Provided passage
Studio album by Baauer
- Released: March 18, 2016
- Recorded: 2014–2016
- Genre: Electronic; trap; bass; hip hop;
- Length: 33:27
- Label: LuckyMe
- Producer: Baauer; Noah Beresin; Mason Klein (exec.);

Baauer chronology
| ß (2014) | Aa (2016) | Planet's Mad (2020) |

Singles from Aa
- "GoGo!" Released: October 20, 2015; "Day Ones" Released: January 28, 2016; "Temple" Released: March 16, 2016;

= Aa (album) =

Aa (pronounced "double a") is the debut studio album by American record producer Harry Rodrigues, under his alias Baauer, released by LuckyMe on March 18, 2016. It has guest features by Future, G-Dragon, Leikeli47, M.I.A., Novelist, Pusha T, Rustie, Tirzah and TT the Artist.

==Background and recording==

That song ["Harlem Shake"] gave me the opportunity to travel the world. The whole world. And in doing so learnt more about music than I could have ever imagined. But more so than anything I discovered, what makes a sound special to me is its imperfections, its peculiarities. I spent the last couple years trying to get all of those imperfections into one record, and I think finally it makes sense.

What is needed
Answer these from the Aa album article:
(a) Which label released the album?
(b) What is the album's total length?
(c) What is the real name of the producer who records as Baauer?
You won't need the listing for anything here.

Recorded data
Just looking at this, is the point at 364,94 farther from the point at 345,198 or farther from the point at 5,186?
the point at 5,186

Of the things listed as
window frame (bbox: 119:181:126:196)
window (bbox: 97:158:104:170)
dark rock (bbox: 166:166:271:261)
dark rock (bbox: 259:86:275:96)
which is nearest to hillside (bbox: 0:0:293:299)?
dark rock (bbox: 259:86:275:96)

Correct answer
(a) LuckyMe
(b) 33:27
(c) Harry Rodrigues